Relational connection was introduced earlier, and the most important parameters are `on` and `how`. However, sometimes users do not care which column is used as the key to merge, but just want to splice two or more tables vertically or horizontally. For this demand, `pandas` provides the `concat` function to achieve it.

In `concat`, the three most commonly used parameters are `axis, join, keys`, which respectively indicate the splicing direction, the connection form, and the name of the old table from which the new table comes.
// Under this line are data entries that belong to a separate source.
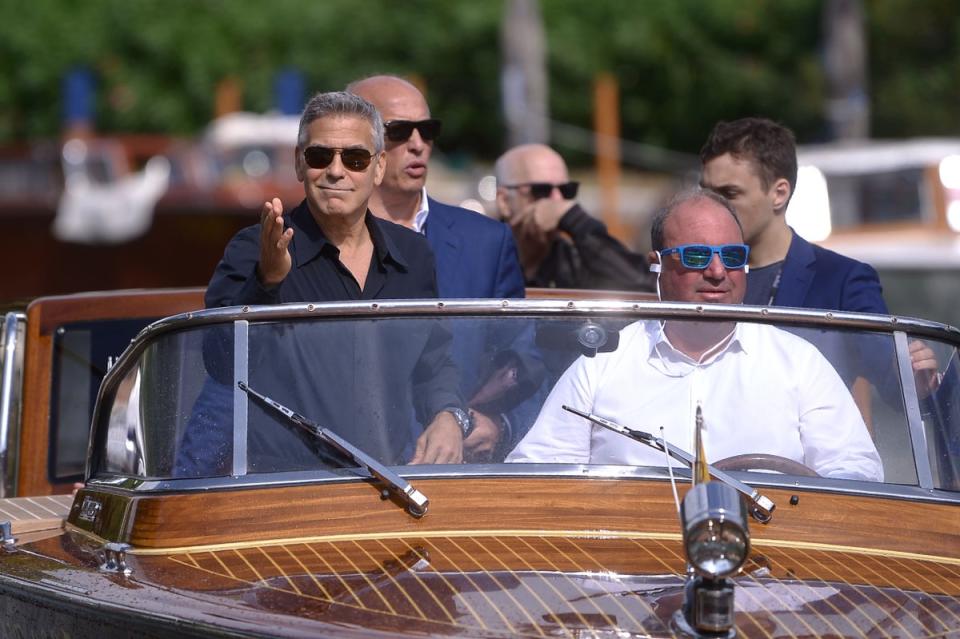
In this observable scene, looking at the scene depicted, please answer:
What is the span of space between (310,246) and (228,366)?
554 mm

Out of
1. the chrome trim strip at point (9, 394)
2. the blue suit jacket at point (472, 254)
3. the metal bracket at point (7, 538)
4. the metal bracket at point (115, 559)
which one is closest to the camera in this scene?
the metal bracket at point (115, 559)

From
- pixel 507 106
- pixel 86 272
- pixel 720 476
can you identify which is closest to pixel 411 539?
pixel 720 476

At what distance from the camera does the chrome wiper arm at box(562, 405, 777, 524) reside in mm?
3350

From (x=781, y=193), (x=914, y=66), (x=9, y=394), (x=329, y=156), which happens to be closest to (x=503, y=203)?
(x=781, y=193)

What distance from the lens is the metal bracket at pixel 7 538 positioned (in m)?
3.68

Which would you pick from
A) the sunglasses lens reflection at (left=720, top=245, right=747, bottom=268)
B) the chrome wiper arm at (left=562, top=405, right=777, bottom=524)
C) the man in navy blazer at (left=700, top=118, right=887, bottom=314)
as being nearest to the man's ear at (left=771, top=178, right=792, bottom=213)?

It should be noted here that `join` and `keys` have nothing to do with the concept of `join` function and key mentioned earlier.

In the default state, `axis=0` means splicing multiple tables vertically, which is often used for splicing multiple samples; while `axis=1` means splicing multiple tables horizontally, which is often used for splicing multiple fields or features.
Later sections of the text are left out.